Directions: All of the data should be repeated exactly; pictures are not part of the copy.

Spatial questions tied to pictures
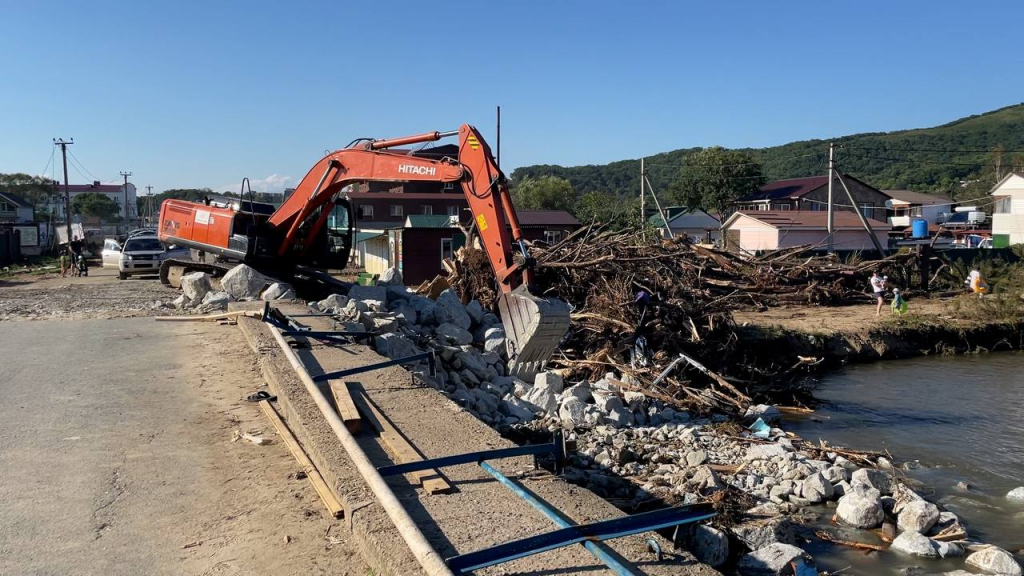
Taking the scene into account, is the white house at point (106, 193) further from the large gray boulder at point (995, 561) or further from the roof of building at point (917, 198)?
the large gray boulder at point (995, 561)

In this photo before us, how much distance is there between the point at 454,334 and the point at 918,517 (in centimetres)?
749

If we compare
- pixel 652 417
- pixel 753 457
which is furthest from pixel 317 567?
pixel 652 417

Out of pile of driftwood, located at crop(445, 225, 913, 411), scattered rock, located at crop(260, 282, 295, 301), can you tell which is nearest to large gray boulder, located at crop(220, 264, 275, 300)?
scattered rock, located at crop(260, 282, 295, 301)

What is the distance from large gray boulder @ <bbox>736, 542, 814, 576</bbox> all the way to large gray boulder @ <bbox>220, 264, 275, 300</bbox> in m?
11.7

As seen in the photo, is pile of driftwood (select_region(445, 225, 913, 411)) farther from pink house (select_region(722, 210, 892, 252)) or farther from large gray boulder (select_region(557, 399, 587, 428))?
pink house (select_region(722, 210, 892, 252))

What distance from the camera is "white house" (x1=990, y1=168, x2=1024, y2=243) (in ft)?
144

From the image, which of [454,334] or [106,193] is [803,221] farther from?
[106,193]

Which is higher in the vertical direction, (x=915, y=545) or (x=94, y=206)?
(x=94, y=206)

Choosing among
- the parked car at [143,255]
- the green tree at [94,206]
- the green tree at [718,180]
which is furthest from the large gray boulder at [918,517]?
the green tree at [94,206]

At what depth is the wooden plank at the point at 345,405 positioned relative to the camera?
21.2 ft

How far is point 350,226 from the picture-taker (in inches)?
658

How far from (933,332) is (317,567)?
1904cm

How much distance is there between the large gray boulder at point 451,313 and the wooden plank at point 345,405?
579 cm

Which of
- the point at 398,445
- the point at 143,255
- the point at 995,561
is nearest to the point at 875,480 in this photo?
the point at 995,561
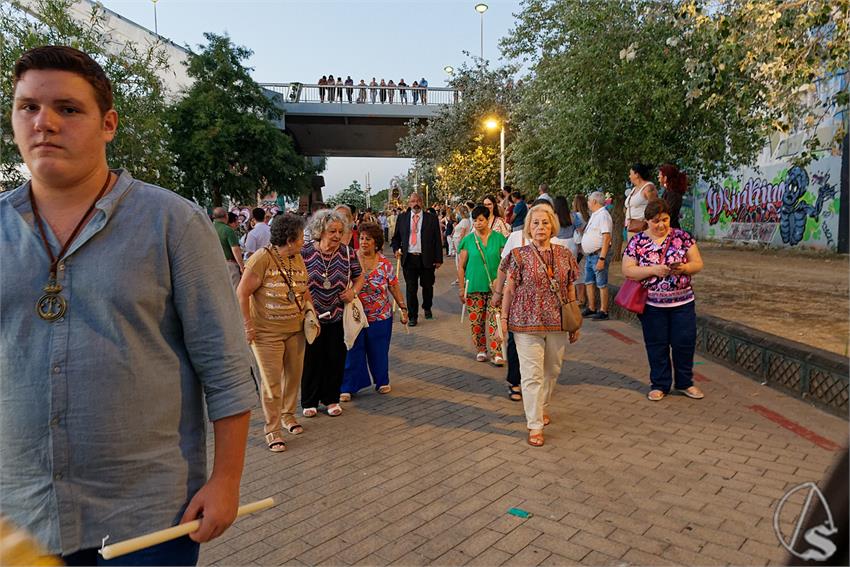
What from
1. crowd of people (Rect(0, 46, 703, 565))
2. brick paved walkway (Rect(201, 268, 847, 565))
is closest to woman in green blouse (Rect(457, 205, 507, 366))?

The solution:
Taking the scene into account, is the white house at point (106, 193) further from the large gray boulder at point (995, 561) or further from the roof of building at point (917, 198)?
the large gray boulder at point (995, 561)

In this photo before us, how much distance is there between the point at 454,334 and the point at 918,517 (in centimetres)?
749

If we compare
- pixel 652 417
- pixel 753 457
which is furthest from pixel 317 567?
pixel 652 417

Out of pile of driftwood, located at crop(445, 225, 913, 411), scattered rock, located at crop(260, 282, 295, 301), can you tell which is nearest to large gray boulder, located at crop(220, 264, 275, 300)?
scattered rock, located at crop(260, 282, 295, 301)

What is the distance from large gray boulder @ <bbox>736, 542, 814, 576</bbox> all the way to large gray boulder @ <bbox>220, 264, 275, 300</bbox> in m?
11.7

As seen in the photo, is pile of driftwood (select_region(445, 225, 913, 411)) farther from pink house (select_region(722, 210, 892, 252)) or farther from large gray boulder (select_region(557, 399, 587, 428))?
pink house (select_region(722, 210, 892, 252))

What distance from the camera is "white house" (x1=990, y1=168, x2=1024, y2=243) (in ft)?
144

From the image, which of [454,334] or [106,193] is [803,221] farther from?
[106,193]

Which is higher in the vertical direction, (x=915, y=545) or (x=94, y=206)?
(x=94, y=206)

Choosing among
- the parked car at [143,255]
- the green tree at [94,206]
- the green tree at [718,180]
which is furthest from the large gray boulder at [918,517]?
the green tree at [94,206]

At what depth is the wooden plank at the point at 345,405 positioned relative to the camera?
21.2 ft

How far is point 350,226 from the picture-taker (in inches)?
658

How far from (933,332) is (317,567)?
1904cm

How much distance is there between the large gray boulder at point 451,313 and the wooden plank at point 345,405?
579 cm

Which of
- the point at 398,445
- the point at 143,255
- the point at 995,561
is nearest to the point at 875,480 in this photo?
the point at 995,561
What from
1. crowd of people (Rect(0, 46, 703, 565))
2. brick paved walkway (Rect(201, 268, 847, 565))
is closest to woman in green blouse (Rect(457, 205, 507, 366))?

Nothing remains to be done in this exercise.